Представьте себе ритмы нашей жизни, — а ее время, естественно, может не совпадать с ритмами предметов, которые мы наблюдаем, то есть с ритмами, которые за время нашего наблюдения обнаруживали бы какую-то регулярность своего существования. Подобно, например, движению светил. Время астрономических наблюдений, как известно, превышает время жизни отдельного человека и даже двух-трех поколений. Или, допустим, что могла бы сказать блоха, скачущая по телу слона, о пространственных размерах мира, если допустить, что она умирала бы за то время, что необходимо ей для передвижения от кончика хвоста к его заднице. И к тому же она не могла бы передавать сведения другой блохе, которая передвигалась бы уже по спине слона. Такая блоха, конечно, никогда не установила бы понятие размера, поскольку последнее есть фиксация регулярности в повторениях, а здесь время повторений, за которое можно заметить регулярность и измерить слона, не совпадает со временем жизни. Оказывается, что такое измерение или суммирование моментов времени, — чтобы мышление и сознание организовались бы соразмерно времени, за которое регулярность предметного явления поддается обнаружению, — совершается не ментально, а на каком-то предмете: именно он аккумулирует своей организацией наблюдение и представляет вещь, соразмерную по масштабам с наблюдаемыми регулярностями.

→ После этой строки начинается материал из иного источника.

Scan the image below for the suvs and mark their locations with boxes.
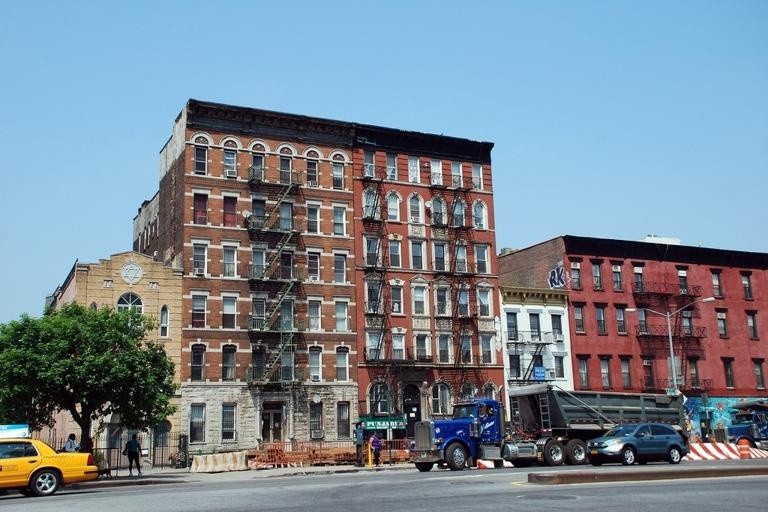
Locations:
[585,422,687,466]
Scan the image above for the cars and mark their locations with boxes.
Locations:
[0,424,100,496]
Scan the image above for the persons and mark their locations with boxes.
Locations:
[369,431,381,468]
[64,433,79,452]
[123,435,144,477]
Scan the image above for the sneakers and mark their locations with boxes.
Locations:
[129,474,133,476]
[138,472,143,477]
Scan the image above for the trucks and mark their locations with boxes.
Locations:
[705,399,768,451]
[408,382,691,472]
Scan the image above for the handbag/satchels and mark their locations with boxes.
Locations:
[122,448,130,455]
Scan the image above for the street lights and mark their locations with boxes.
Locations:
[625,297,714,444]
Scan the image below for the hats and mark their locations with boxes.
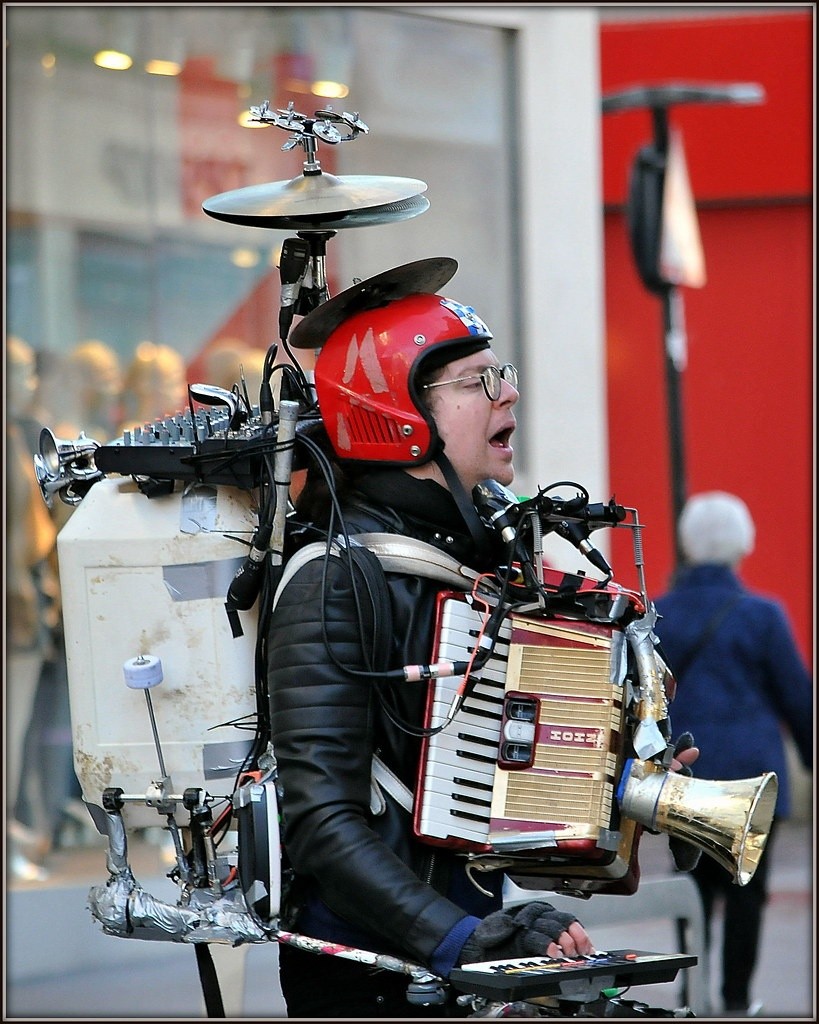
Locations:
[679,489,753,563]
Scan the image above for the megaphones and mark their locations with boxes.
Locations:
[616,757,778,886]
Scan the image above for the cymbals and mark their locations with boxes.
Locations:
[196,167,435,232]
[286,254,460,349]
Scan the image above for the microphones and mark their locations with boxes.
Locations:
[552,521,613,573]
[226,522,274,611]
[276,239,311,339]
[471,480,531,572]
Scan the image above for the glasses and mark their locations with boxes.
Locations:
[422,363,519,401]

Значит, перед нами существование особых предметов, на которых организуется наша мысль и которые существуют не так, как вообще предметы существуют. Это интеллигибельная материя или умные тела, самим своим расположением показывающие нечто другое. Здесь важен еще один оттенок греческого понимания этого вопроса; он очень хорошо выражен Платоном. В связи с проблемой, казалось бы, эстетической он писал так (Платон говорит о себе как о теле; а, вслушиваясь в Платона, соотносите небо с общиной и т. д.): «Это не для бессмысленного наслаждения дано нам богами.» 36
То есть, не для бессмысленного эстетического наслаждения. Иными словами, греческая мысль состояла в следующем: мы видим так называемые предметы, явления, — а красота тоже явление в том же смысле, что и архаическая астрономическая лаборатория. Предмет, называемый нами красивым, есть тот, который являет собой ум, оставаясь предметом определенного рода, явлением; он, подчеркиваю, — не абстракция, не понятие. Поэтому и красота, по Платону, существует не для бессмысленного наслаждения; например, небо есть число — не число как понятие, а число-тело; оно дано для наведения порядка в беспорядочных движениях нашей души, то есть для воспроизводства или сызнова-рождения каждый раз того, что, представленное само себе, или распадалось бы, или просто не могло бы непрерывно существовать. Тем самым оказывается, что так называемую область эстетики (а мы считаем, что есть якобы какое-то эстетическое мировоззрение греков) греки понимали вне наших психологических и эстетических категорий. Для них предметы искусства не были предметами наслаждения. Спиноза в свое время говорил (повторяя Платона), что человеку вообще нет нужды в совершенстве лошади. Согласно Платону, важно не красивое, не красота лошади, а круглое и квадратное. И Сезанн в начале XX века стремился, фактически, к тому же, создавая произведения живописи из кубов, квадратов и других фигур. То есть предметы, имеющие такие расположения, через которые в человеке воспроизводятся (или впервые создаются и потом непрерывно поддерживаются) некоторые особые упорядоченности мышления или состояния сознания, и эти упорядоченности лишь в случае таких расположений обладают эффектом бесконечности и непрерывности.